• **EXERCISE GOAL**
Put into a numbered list the lines starting with the line that contains "Which category has the highest value? 4" and going on through the line that contains "Is the value for 2021", leaving out any blank lines.

• **AVAILABLE DATA**

'''

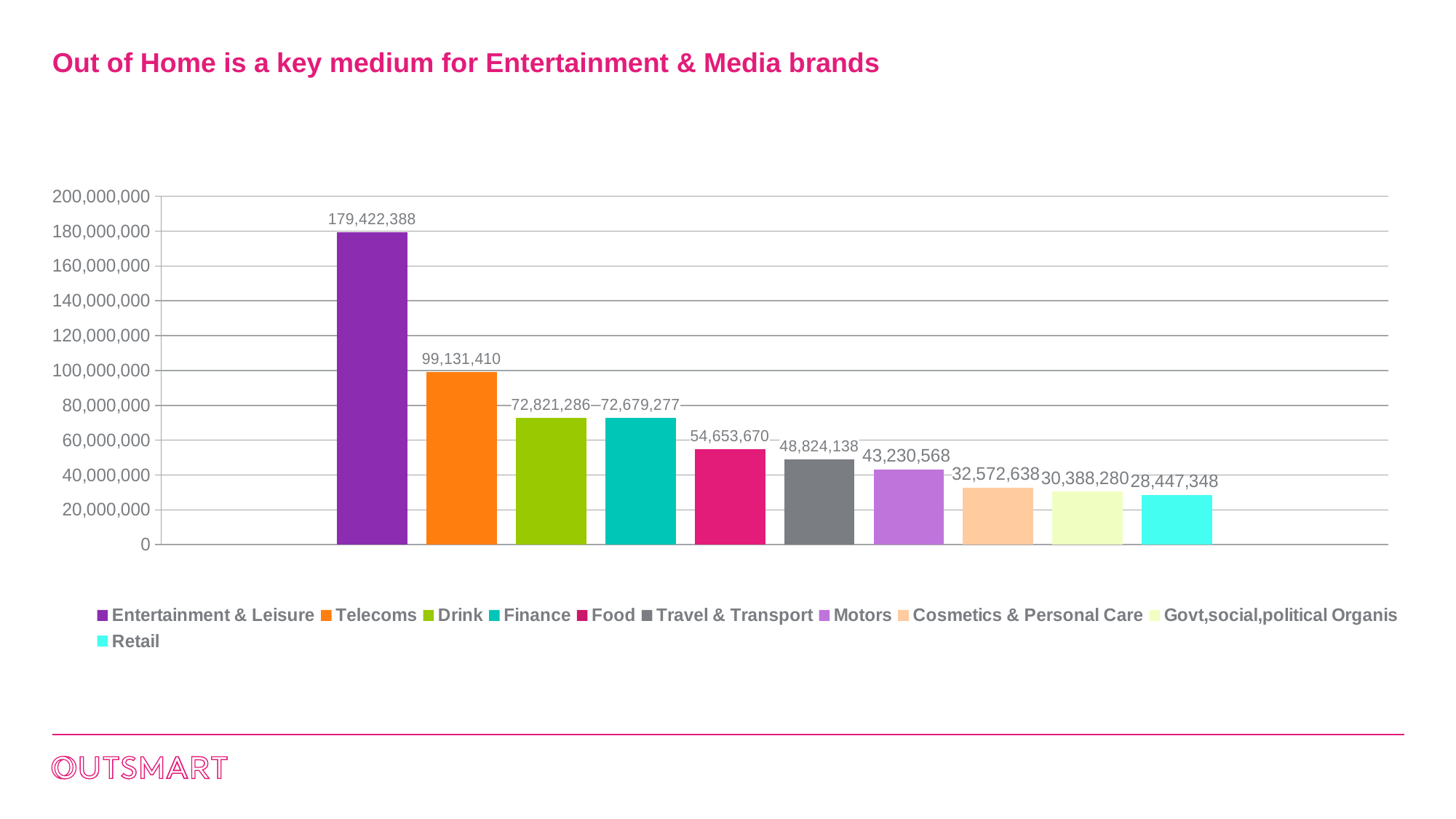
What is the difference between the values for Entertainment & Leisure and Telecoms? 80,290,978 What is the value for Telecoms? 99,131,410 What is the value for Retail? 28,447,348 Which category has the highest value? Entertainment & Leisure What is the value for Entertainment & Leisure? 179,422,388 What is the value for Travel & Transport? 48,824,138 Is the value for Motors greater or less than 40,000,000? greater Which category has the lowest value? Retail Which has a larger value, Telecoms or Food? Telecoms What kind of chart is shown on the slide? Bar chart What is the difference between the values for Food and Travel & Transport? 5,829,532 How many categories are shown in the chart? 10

'''
'''

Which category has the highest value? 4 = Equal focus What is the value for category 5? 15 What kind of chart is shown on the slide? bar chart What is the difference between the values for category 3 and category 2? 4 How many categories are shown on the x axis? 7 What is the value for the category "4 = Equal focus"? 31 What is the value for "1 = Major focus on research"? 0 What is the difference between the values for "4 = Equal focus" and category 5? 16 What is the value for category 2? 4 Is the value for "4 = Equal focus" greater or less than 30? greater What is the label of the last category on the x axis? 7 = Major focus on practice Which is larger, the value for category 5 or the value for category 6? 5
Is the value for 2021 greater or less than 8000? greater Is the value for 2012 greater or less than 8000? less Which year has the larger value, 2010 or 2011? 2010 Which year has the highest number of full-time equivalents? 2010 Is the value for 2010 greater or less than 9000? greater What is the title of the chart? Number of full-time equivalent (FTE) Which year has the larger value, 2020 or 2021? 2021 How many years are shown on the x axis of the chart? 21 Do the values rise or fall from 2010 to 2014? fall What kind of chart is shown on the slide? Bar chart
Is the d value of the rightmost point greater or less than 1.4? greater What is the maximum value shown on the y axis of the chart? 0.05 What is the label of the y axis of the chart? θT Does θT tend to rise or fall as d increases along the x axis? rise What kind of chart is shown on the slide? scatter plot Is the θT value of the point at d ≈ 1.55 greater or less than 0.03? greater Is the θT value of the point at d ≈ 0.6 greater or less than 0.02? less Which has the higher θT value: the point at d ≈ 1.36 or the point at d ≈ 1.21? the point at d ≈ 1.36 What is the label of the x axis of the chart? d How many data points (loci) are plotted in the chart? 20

'''
'''

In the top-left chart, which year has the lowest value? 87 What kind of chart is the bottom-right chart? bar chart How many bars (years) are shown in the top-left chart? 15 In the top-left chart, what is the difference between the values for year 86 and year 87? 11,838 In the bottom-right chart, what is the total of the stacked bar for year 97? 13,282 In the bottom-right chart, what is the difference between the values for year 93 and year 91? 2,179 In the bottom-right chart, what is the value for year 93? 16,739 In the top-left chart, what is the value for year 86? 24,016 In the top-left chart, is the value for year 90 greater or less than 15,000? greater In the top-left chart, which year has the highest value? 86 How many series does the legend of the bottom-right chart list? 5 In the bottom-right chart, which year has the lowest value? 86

'''

• **RESULT**
1. Which category has the highest value? 4 = Equal focus What is the value for category 5? 15 What kind of chart is shown on the slide? bar chart What is the difference between the values for category 3 and category 2? 4 How many categories are shown on the x axis? 7 What is the value for the category "4 = Equal focus"? 31 What is the value for "1 = Major focus on research"? 0 What is the difference between the values for "4 = Equal focus" and category 5? 16 What is the value for category 2? 4 Is the value for "4 = Equal focus" greater or less than 30? greater What is the label of the last category on the x axis? 7 = Major focus on practice Which is larger, the value for category 5 or the value for category 6? 5
2. Is the value for 2021 greater or less than 8000? greater Is the value for 2012 greater or less than 8000? less Which year has the larger value, 2010 or 2011? 2010 Which year has the highest number of full-time equivalents? 2010 Is the value for 2010 greater or less than 9000? greater What is the title of the chart? Number of full-time equivalent (FTE) Which year has the larger value, 2020 or 2021? 2021 How many years are shown on the x axis of the chart? 21 Do the values rise or fall from 2010 to 2014? fall What kind of chart is shown on the slide? Bar chart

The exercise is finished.